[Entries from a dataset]
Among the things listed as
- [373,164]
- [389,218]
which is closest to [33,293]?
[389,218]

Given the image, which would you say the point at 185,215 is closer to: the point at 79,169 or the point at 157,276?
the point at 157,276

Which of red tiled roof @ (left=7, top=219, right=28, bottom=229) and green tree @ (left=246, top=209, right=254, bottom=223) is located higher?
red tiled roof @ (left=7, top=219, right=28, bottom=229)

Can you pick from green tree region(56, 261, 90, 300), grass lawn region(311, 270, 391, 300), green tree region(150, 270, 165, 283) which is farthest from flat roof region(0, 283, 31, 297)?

▶ TO BE DONE:
Copy the listing above word for word.

▶ WRITTEN ANSWER:
Among the things listed as
- [373,164]
- [389,218]
which is closest to [33,293]?
[389,218]

Given the image, which would you say the point at 185,215 is closer to: the point at 79,169 or the point at 157,276?
the point at 157,276

Which of red tiled roof @ (left=7, top=219, right=28, bottom=229) and green tree @ (left=246, top=209, right=254, bottom=223) is located higher?
red tiled roof @ (left=7, top=219, right=28, bottom=229)

Can you pick from green tree region(56, 261, 90, 300), grass lawn region(311, 270, 391, 300), green tree region(150, 270, 165, 283) which is farthest from flat roof region(0, 283, 31, 297)?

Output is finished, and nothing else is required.